### WHAT IS NEEDED
Please turn the rows between the line holding "What exact distance" and the end of the records, inclusive, into a two-column CSV with the columns "text" and "response", one line per row. Put each field in quotes, replace line breaks with spaces, and leave the pictures out.

### DATASET RECORDS

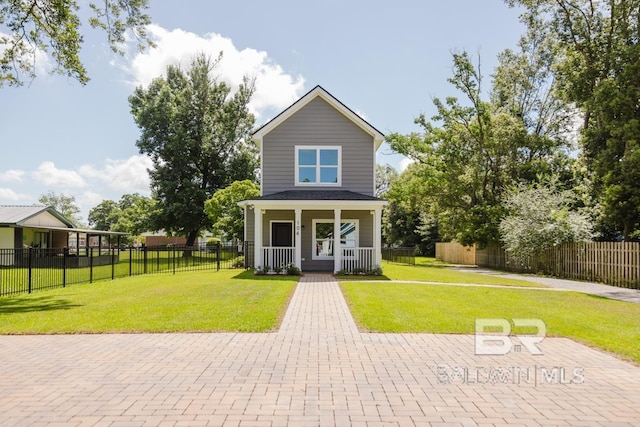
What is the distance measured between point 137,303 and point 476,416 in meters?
9.66

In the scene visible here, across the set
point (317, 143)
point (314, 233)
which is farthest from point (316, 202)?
point (317, 143)

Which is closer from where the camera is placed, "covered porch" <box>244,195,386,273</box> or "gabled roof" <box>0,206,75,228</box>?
"covered porch" <box>244,195,386,273</box>

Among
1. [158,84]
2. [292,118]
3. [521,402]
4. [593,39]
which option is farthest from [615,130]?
[158,84]

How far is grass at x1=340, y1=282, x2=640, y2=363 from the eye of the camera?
26.1 feet

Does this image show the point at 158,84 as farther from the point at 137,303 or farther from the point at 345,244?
the point at 137,303

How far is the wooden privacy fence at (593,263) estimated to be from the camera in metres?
16.7

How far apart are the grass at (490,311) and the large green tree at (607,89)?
319 inches

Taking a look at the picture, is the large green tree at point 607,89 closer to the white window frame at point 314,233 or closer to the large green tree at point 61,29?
the white window frame at point 314,233

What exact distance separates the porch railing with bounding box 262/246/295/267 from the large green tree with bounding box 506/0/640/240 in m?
15.4

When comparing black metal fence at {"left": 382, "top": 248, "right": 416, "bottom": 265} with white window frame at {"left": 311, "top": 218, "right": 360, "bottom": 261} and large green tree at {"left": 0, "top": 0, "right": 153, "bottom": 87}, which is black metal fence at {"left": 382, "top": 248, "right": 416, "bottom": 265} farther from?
large green tree at {"left": 0, "top": 0, "right": 153, "bottom": 87}

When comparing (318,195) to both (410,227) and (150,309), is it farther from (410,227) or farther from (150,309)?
(410,227)

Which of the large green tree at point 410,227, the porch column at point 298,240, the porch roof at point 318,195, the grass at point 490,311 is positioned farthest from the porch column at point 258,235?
the large green tree at point 410,227

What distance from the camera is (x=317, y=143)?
20.5 metres

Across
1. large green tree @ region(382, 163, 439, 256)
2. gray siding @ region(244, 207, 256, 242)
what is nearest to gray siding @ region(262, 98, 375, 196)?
gray siding @ region(244, 207, 256, 242)
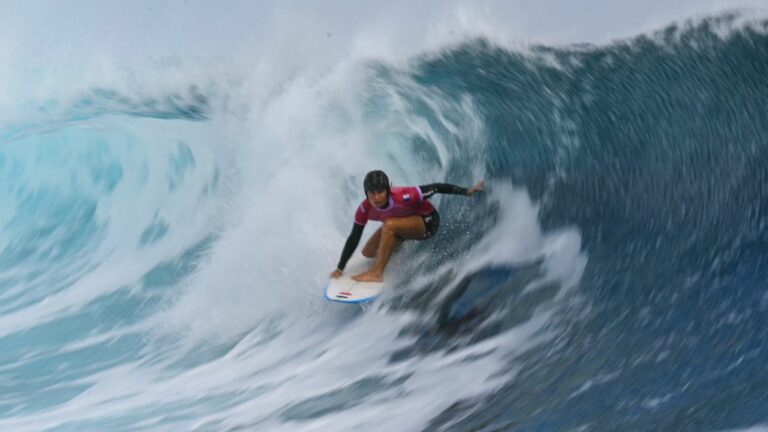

### EXERCISE RESULT
text,response
"What exact distance separates the porch railing with bounding box 262/246/295/267 from the large green tree with bounding box 506/0/640/240 in m?","15.4"
"When comparing black metal fence at {""left"": 382, ""top"": 248, ""right"": 416, ""bottom"": 265} with white window frame at {""left"": 311, ""top"": 218, ""right"": 360, ""bottom"": 261} and large green tree at {""left"": 0, ""top"": 0, ""right"": 153, ""bottom"": 87}, which is black metal fence at {""left"": 382, ""top"": 248, ""right"": 416, ""bottom"": 265} farther from?","large green tree at {""left"": 0, ""top"": 0, ""right"": 153, ""bottom"": 87}"
"When comparing (318,195) to both (410,227) and (150,309), is it farther from (410,227) or farther from (150,309)?","(410,227)"
"Which of the large green tree at point 410,227, the porch column at point 298,240, the porch roof at point 318,195, the grass at point 490,311 is positioned farthest from the porch column at point 258,235?","the large green tree at point 410,227"
"What distance from the camera is (x=317, y=143)?","20.5 metres"
"Across 1. large green tree @ region(382, 163, 439, 256) 2. gray siding @ region(244, 207, 256, 242) what is nearest to gray siding @ region(262, 98, 375, 196)?","gray siding @ region(244, 207, 256, 242)"